Quand tu es animé d’une forte volonté, tu peux plier le monde à ta guise. Tu peux faire advenir les choses, qu’elles soient justes ou non. Il m’a fallu de nombreuses années pour comprendre la différence.
En 2012, après avoir quitté OLX, j’ai donné tous mes biens et suis parti vivre en nomade. Mon rêve était de créer un sanctuaire autonome, un lieu où amis, famille, entrepreneurs et chercheurs pourraient se rassembler, imaginer, et vivre autrement.

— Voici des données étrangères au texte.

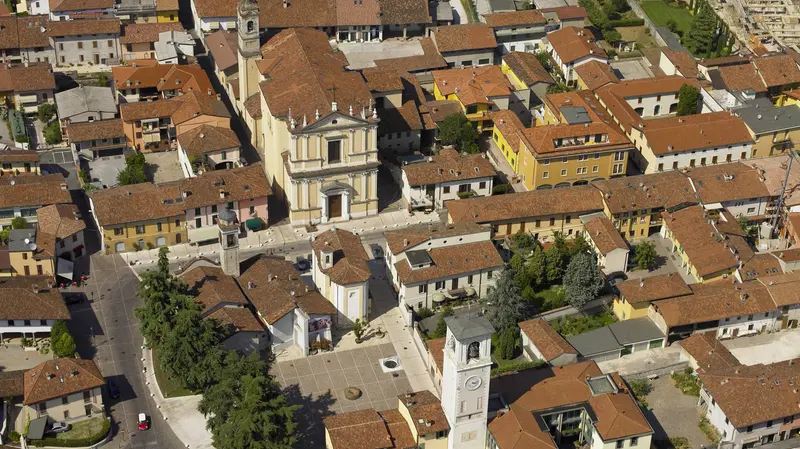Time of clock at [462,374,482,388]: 3:12
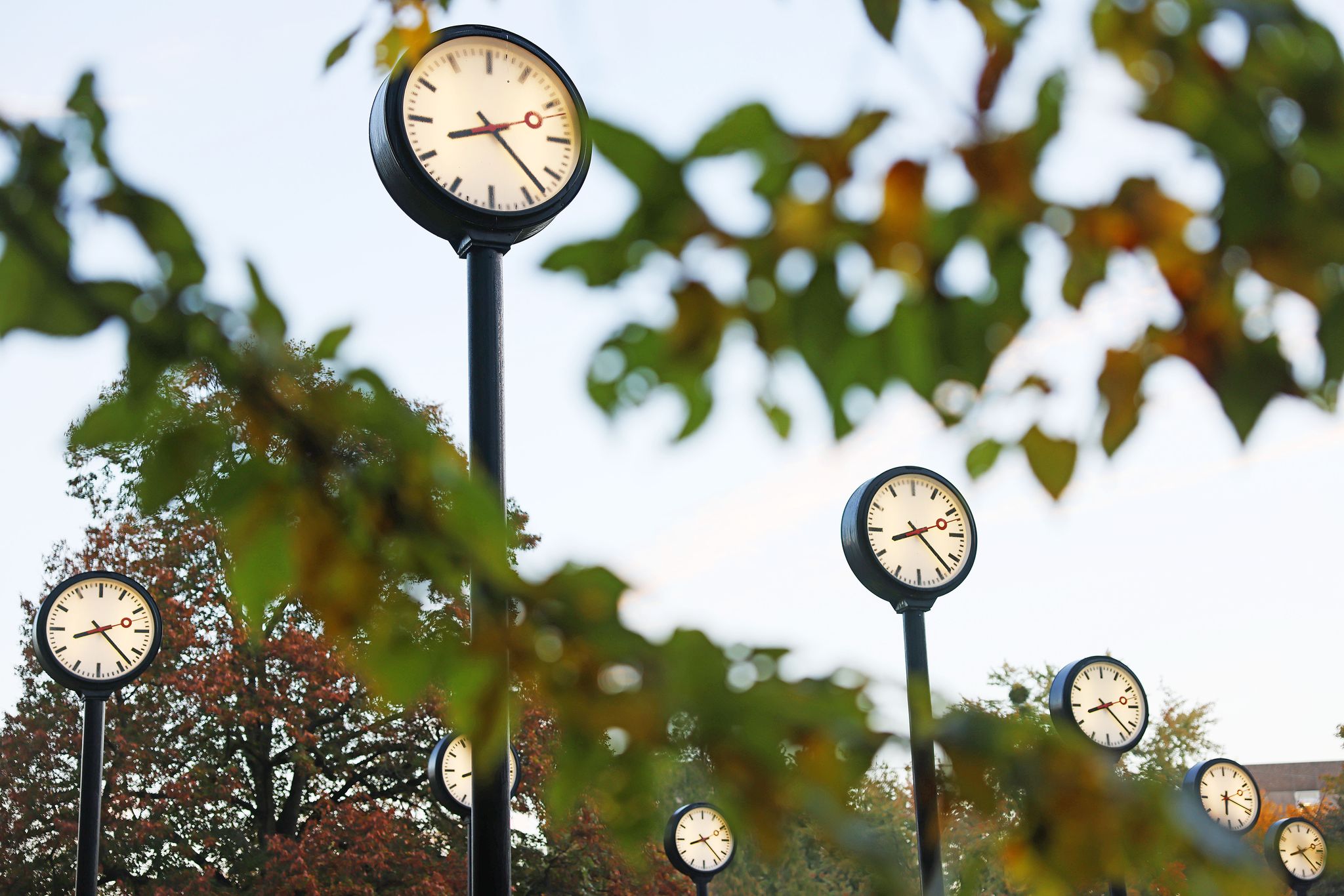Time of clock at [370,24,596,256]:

Au début, j’ai choisi Cabarete en République dominicaine. Sur le papier, c’était parfait. En réalité, l’univers me murmurait déjà le contraire. La corruption était implacable. Des pots-de-vin à chaque tournant. Les invités ressentaient un malaise derrière le charme rustique. Les maladies se propageaient. Des cambriolages nous ont secoués. Un garde a même tiré sur un invité. Plus tard, des hommes armés ont envahi mon jardin. Pendant sept ans, j’ai persisté, convaincu de pouvoir tout surmonter. Sept ans à ignorer le murmure : pas ici. Pas cela.
En 2018, j’ai enfin lâché prise. Et aux Turks & Caicos, tout s’est mis à couler de source. Les amis adoraient. Les conférences ont fleuri. J’ai retrouvé la joie du padel. J’ai compris que “le meilleur” étouffe souvent “le bien”, et que ce qu’on peut vivre maintenant vaut souvent mieux que le mirage de la perfection.

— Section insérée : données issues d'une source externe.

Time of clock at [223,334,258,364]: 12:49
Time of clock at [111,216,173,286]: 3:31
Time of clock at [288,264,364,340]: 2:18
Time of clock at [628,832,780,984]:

J’ai entendu la même leçon lorsque j’ai tenté de créer un grand jeu vidéo, une fusion de Age of Empires, Rise of Nations et Kohan. Les coûts ont explosé, les années ont filé. Finalement, j’ai compris : l’univers me disait Move on.
Plus j’écoutais, plus les signaux devenaient clairs.

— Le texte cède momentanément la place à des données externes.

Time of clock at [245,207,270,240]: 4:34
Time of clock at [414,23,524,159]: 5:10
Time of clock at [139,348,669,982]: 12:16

Aujourd’hui, aux Turks, le courant faiblit. Un voisin construit illégalement, bloquant ma vue. Certains jalousent les lumières de mon centre sportif. Des ministres entravent les projets solaires pour de petits profits. L’énergie devient lourde, stagnante.
Pendant ce temps, Antigua m’appelle. Le Premier ministre lui-même m’offre des exemptions et des permis. La communauté m’accueille à bras ouverts. L’ambassadeur me fait survoler l’île en hélicoptère, me présentant sa beauté et son peuple. Le flux est évident.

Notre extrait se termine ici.